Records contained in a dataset
* * * * * * * * *
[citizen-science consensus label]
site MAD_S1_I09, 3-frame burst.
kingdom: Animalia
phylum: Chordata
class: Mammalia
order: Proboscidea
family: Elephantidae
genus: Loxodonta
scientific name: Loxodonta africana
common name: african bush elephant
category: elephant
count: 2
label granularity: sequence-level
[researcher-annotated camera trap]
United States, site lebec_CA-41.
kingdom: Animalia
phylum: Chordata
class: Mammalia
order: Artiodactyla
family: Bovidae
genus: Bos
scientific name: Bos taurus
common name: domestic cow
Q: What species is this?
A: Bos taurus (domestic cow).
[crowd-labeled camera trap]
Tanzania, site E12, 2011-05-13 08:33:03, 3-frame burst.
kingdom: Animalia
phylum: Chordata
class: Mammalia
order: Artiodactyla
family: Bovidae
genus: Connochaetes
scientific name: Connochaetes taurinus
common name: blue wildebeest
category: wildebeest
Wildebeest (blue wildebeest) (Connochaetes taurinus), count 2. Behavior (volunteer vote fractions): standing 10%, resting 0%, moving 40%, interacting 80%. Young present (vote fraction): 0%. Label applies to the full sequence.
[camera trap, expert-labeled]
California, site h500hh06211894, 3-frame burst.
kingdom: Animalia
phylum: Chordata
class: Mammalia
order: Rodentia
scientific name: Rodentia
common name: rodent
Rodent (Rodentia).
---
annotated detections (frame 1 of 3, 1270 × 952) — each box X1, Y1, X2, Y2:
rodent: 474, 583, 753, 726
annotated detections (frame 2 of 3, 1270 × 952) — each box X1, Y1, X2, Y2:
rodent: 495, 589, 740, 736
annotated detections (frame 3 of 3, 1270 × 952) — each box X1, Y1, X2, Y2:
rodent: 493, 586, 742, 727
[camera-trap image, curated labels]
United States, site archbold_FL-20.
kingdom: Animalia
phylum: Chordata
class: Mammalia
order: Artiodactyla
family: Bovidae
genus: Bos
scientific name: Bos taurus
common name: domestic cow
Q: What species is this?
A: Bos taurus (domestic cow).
* * * * * * * * *
Using the records above, report the count of lines holding "burst" and nothing else.

3